Estoy segura de que en todos los jardines hay un viejo tronco de árbol esperando que los niños le rescaten. Sólo hace falta que conozcan la historia y crean en ella, con fe ciega, como hicieron Marta, su hermano Mateo y sus primos Javier, Jacobo y Jaime.

sábado, 14 de diciembre de 2013

El paso de Yana

¿Os habéis preguntado alguna vez por qué los pasos de cebra se llaman así?

Yana nació en Zimbawe y a los pocos días de haber llegado a este mundo se la llevaron al zoo de París. Era una cebra común, muy hermosa. Sociable, como todas las de su especie; relinchaba a menudo para demostrar su acuerdo o su desacuerdo con sus cuidadores.

En París se adaptó medianamente bien, aunque la libertad de la que hubiese gozado en su tierra no era la misma. Ella no lo sabía, pero intuía que aquel espacio pequeño en el que vivía no era más que una cercana y triste copia de su hábitat natural. Se distraía, sí, pero no podía correr por las inmensas extensiones que su tierra le hubiese ofrecido.

Cada día pasaban cientos de niños por delante de su morada, procedentes de colegios durante los días lectivos, acompañados de sus familias, los fines de semana. A Yana le gustaba el griterío, los mil y un sonidos que aquellas criaturas eran capaces de pronunciar. Se entendían los unos con los otros, corrían, saltaban, incluso alguno intentaba la hazaña de colgarse de alguna rama. Se les veía, más o menos, felices.

Y Yana vivía dentro de un paraíso de comodidad y resignación, en el que nunca le faltaba la comida, pero en el que nunca aparecía un río que atravesar.

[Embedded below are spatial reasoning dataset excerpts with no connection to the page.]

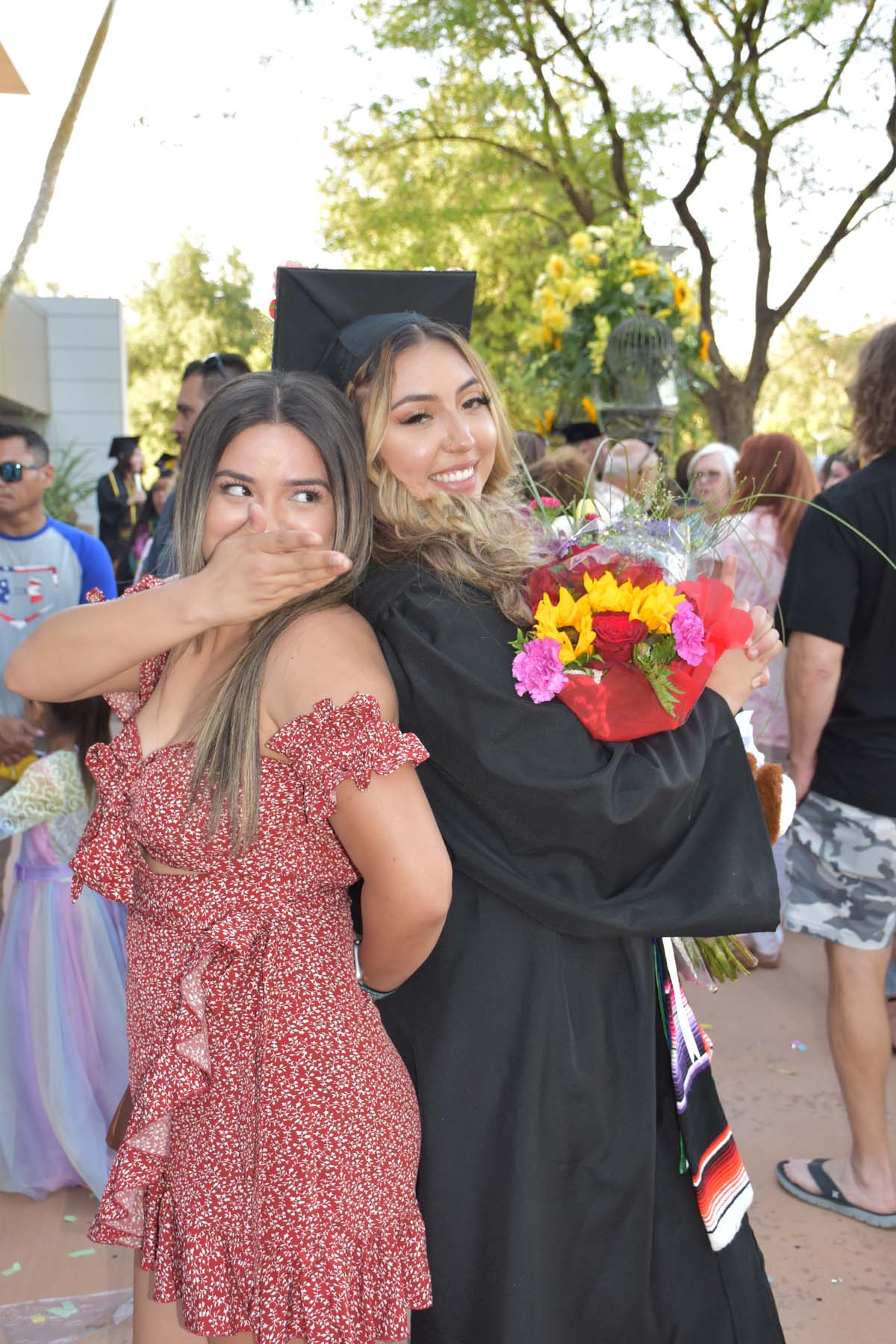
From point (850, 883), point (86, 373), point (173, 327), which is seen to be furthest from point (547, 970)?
point (173, 327)

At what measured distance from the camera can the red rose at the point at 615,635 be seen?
1765 mm

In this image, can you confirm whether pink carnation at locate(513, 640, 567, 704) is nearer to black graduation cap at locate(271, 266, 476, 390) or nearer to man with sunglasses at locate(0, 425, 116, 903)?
black graduation cap at locate(271, 266, 476, 390)

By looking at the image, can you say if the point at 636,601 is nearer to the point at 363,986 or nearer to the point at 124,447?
the point at 363,986

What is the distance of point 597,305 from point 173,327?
33.2 meters

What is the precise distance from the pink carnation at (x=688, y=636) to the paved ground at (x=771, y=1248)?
113cm

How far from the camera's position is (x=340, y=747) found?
60.7 inches

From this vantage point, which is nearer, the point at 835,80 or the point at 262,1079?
the point at 262,1079

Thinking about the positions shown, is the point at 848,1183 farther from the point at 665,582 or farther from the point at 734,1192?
the point at 665,582

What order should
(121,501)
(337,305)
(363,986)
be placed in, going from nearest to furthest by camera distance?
(363,986) < (337,305) < (121,501)

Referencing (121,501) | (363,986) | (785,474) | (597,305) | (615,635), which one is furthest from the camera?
(121,501)

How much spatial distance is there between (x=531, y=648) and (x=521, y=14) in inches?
496

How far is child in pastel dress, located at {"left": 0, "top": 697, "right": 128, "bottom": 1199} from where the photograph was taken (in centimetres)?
333

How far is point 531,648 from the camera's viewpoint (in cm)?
174

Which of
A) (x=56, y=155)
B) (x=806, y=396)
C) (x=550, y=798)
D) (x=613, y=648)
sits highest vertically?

Una mañana, ante el espacio que ella consideraba su hogar neutro y seguro, aparecieron unos inmensos ojos marrones, encima de una nariz respingona y pecosa y debajo de un pelo revuelto y pelirrojo. Aquellos ojos se clavaron encima de sus rayas y de la diminuta boca de aquel gracioso ser empezaron a salir, acompasadas, una serie de palabras cortas, que desfilaban por el aire como si fuesen soldados que marchan al son de la música militar.
 
-      Un, deux, trois, quatre, cinq, six, sept…
Se llamaba Guillaume, había venido con su abuelo y se estaba preocupando por saber cuántas rayas había en el cuerpo de Yana. Le llamó tanto la atención aquel pijama que vestía el caballo de patas cortas, que rápidamente se lo contó a su abuelo sin llegar a imaginarse las consecuencias que aquello podría traer.
El abuelo de Guillaume era un reconocido ingeniero de caminos que trabajaba en el ayuntamiento de la ciudad. En aquellos años, los coches habían llenado las calzadas, dejando atrás la lentitud de los elegantes carros de caballos. Los autos motorizados fascinaban a los niños, hasta el punto de generar cierto peligro para su integridad física.
Al darse cuenta de la atención que Guillaume prestaba a las rayas de aquella cebra, al ver como quedaba paralizado contándolas, el abuelo pensó rápidamente en la posibilidad de pintar unas iguales en el suelo de las carreteras, ante las cuales los niños se detendrían, esperarían su turno, evitando así, que los automóviles les pudieran atropellar.
Planteó la idea en su departamento el siguiente lunes y fue aceptada con entusiasmo y admiración. Al cabo de unos meses, la capital francesa lucía pasos de cebra por todos aquellos rincones por los que los peatones querían cruzar. Y al cabo de unos años, fueron muchas las ciudades que copiaron aquella magnífica idea, con la única intención de facilitar la vida a sus ciudadanos.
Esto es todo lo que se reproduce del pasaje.